_Passage given_:
To keep state, we use an object variable iter, which is the index of the next key to provide. Then all FIRSTKEY() has to do is prime the index and hand off to NEXTKEY().

It does seem rather silly that when someone calls keys %hash, Perl calls NEXTKEY() a gazillion times. We already have that list lying around; wouldn't it be easier and more efficient for us to just be able to return @{$self->{arr}} directly? Yeah, it would, but we have no way of telling Perl that it's able to do that. The above eight methods constitute the only interface we need to fake built-in hash functionality. However, we can make our own interface analogous to keys, so that someone who knows about the fast access can do it:

sub get_keys {
  @{$_[0]->{arr}}; 
}

sub get_values {
  my ($self) = @_;
  map {$self->{hash}{$_}[0]} @{$self->{arr}};
}

get_keys() returns the list of keys that we have lying around. If called in a scalar context, the @-expression automatically evaluates to the number of elements in the list, rather than the list itself. You might wonder why we're passing back the entire array, rather than a reference to it. For one thing, we're trying to emulate the behavior of keys, which returns an array rather than a reference. Also, if we passed back a reference, people would then have a handle into our internal data structure, and could modify it at will. Maybe you trust them not to do that. I don't.

_Data lines_:
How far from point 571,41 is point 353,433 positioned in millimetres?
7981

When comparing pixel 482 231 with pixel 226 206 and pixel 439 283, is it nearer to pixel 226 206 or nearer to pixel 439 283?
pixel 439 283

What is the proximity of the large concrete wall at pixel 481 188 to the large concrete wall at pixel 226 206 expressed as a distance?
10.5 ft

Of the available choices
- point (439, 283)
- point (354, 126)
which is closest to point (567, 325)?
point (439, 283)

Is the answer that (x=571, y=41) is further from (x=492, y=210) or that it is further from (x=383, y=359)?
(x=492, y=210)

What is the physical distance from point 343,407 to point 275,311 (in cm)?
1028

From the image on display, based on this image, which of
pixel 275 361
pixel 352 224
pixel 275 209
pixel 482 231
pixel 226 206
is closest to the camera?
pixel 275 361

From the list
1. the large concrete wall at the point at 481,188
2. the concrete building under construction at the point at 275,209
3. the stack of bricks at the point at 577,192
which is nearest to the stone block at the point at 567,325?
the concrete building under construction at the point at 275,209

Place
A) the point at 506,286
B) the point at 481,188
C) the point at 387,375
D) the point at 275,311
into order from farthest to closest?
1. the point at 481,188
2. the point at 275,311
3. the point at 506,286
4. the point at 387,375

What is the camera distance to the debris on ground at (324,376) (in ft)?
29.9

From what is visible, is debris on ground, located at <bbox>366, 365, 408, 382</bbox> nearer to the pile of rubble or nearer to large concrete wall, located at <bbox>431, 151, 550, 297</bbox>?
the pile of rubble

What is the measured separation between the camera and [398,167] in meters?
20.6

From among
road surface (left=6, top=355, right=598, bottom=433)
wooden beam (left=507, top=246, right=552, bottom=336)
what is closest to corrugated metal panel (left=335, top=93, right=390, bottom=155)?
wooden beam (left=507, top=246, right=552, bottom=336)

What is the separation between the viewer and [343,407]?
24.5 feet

_Given exercise A_:
Answer these questions using the passage about Perl tied hashes above:
(i) What does the object variable iter hold?
(ii) How many methods make up the only interface needed to fake built-in hash functionality?
(iii) In scalar context, what does the @-expression returned by get_keys() evaluate to?
_Given exercise B_: Carry on the passage about Perl tied hashes from the point where it stops.

_Reply A_:
(i) The index of the next key to provide.
(ii) Eight.
(iii) The number of elements in the list.

_Reply B_:
Moving on, get_values() takes that same list of keys, and uses map to replace each key with the value corresponding to it. If you're more comfortable with looping by hand than with using map, take a minute to see what's going on here; it's a perfect example of when map is much easier to use than an explicit loop.

Finally, here's the reason we wrote this class in the first place:

sub rnd_key {
  $_[0]->{arr}[rand @{$_[0]->{arr}}]; 
}
1;

Using a tied hash

Great, we've implemented it. Now, how are we going to use it? Like this:

use RndHash2;
$fruit_handle = tie %fruit, 'RndHash2';

Now we can use %fruit exactly like a normal hash, but under the hood, it's a RndHash2.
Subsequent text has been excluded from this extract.